What you should do
Duplicate the court opinion below word for word, covering everything from "The opinion of" down to "claim is granted.".

Selected passage
******************************
The opinion of the court was delivered by: Thompson, U.S.D.J.
This matter has come before the Court upon Defendant State Line Auto Auction, Inc.'s Rule 12(b)(6) Motion to Dismiss [docket # 34]; Defendant Wachovia Dealer Services, Inc.'s Rule 12(c) Motion for Judgment on the Pleadings with respect to Plaintiff's Consumer Fraud Act claims ; and Defendant Wachovia Dealer Services, Inc.'s Rule 12(c) Motion for Judgment on the Pleadings with respect to Plaintiff's N.J.S.A. 12A:9-513 claim . Plaintiff has opposed these respective motions [37, 46, 49]. The Court has decided the motions upon the submissions of the parties and without oral argument, pursuant to Fed. R. Civ. P. 78(b). For the reasons stated below, the motions to dismiss the Consumer Fraud Act claims are denied, and the motion for judgment on the pleadings as to the N.J.S.A. 12A:9-513 claim is granted.
******************************
Data extract

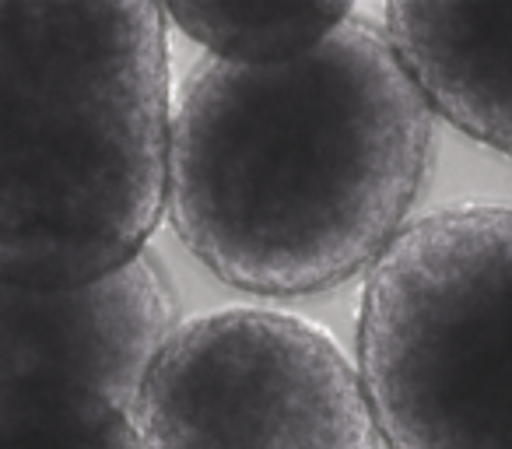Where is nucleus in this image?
<instances>
[{"label":"nucleus","instance_id":"0eeeda50","mask_svg":"<svg viewBox=\"0 0 512 449\" xmlns=\"http://www.w3.org/2000/svg\"><path fill=\"white\" fill-rule=\"evenodd\" d=\"M165 22L204 46L211 60L242 67L285 64L323 46L351 15V4L274 0V4H165Z\"/></svg>","mask_w":512,"mask_h":449},{"label":"nucleus","instance_id":"f257e3e1","mask_svg":"<svg viewBox=\"0 0 512 449\" xmlns=\"http://www.w3.org/2000/svg\"><path fill=\"white\" fill-rule=\"evenodd\" d=\"M435 109L383 22L355 15L285 64L204 57L172 88L165 214L232 288L316 295L372 271L411 225Z\"/></svg>","mask_w":512,"mask_h":449},{"label":"nucleus","instance_id":"20e7f679","mask_svg":"<svg viewBox=\"0 0 512 449\" xmlns=\"http://www.w3.org/2000/svg\"><path fill=\"white\" fill-rule=\"evenodd\" d=\"M141 449H379L358 362L306 316L225 306L169 330L134 400Z\"/></svg>","mask_w":512,"mask_h":449},{"label":"nucleus","instance_id":"39448f33","mask_svg":"<svg viewBox=\"0 0 512 449\" xmlns=\"http://www.w3.org/2000/svg\"><path fill=\"white\" fill-rule=\"evenodd\" d=\"M176 323V288L151 250L85 285L0 281V390H85L134 414Z\"/></svg>","mask_w":512,"mask_h":449},{"label":"nucleus","instance_id":"423d86ee","mask_svg":"<svg viewBox=\"0 0 512 449\" xmlns=\"http://www.w3.org/2000/svg\"><path fill=\"white\" fill-rule=\"evenodd\" d=\"M383 29L435 116L512 158V0H393Z\"/></svg>","mask_w":512,"mask_h":449},{"label":"nucleus","instance_id":"f03ea898","mask_svg":"<svg viewBox=\"0 0 512 449\" xmlns=\"http://www.w3.org/2000/svg\"><path fill=\"white\" fill-rule=\"evenodd\" d=\"M172 88L158 4L0 0V281L85 285L148 250Z\"/></svg>","mask_w":512,"mask_h":449},{"label":"nucleus","instance_id":"7ed1b4c3","mask_svg":"<svg viewBox=\"0 0 512 449\" xmlns=\"http://www.w3.org/2000/svg\"><path fill=\"white\" fill-rule=\"evenodd\" d=\"M358 372L390 449H512V207L400 232L365 281Z\"/></svg>","mask_w":512,"mask_h":449},{"label":"nucleus","instance_id":"6e6552de","mask_svg":"<svg viewBox=\"0 0 512 449\" xmlns=\"http://www.w3.org/2000/svg\"><path fill=\"white\" fill-rule=\"evenodd\" d=\"M0 449H141L130 411L85 390H0Z\"/></svg>","mask_w":512,"mask_h":449}]
</instances>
******************************
Answer to the task
The opinion of the court was delivered by: Thompson, U.S.D.J.
This matter has come before the Court upon Defendant State Line Auto Auction, Inc.'s Rule 12(b)(6) Motion to Dismiss [docket # 34]; Defendant Wachovia Dealer Services, Inc.'s Rule 12(c) Motion for Judgment on the Pleadings with respect to Plaintiff's Consumer Fraud Act claims ; and Defendant Wachovia Dealer Services, Inc.'s Rule 12(c) Motion for Judgment on the Pleadings with respect to Plaintiff's N.J.S.A. 12A:9-513 claim . Plaintiff has opposed these respective motions [37, 46, 49]. The Court has decided the motions upon the submissions of the parties and without oral argument, pursuant to Fed. R. Civ. P. 78(b). For the reasons stated below, the motions to dismiss the Consumer Fraud Act claims are denied, and the motion for judgment on the pleadings as to the N.J.S.A. 12A:9-513 claim is granted.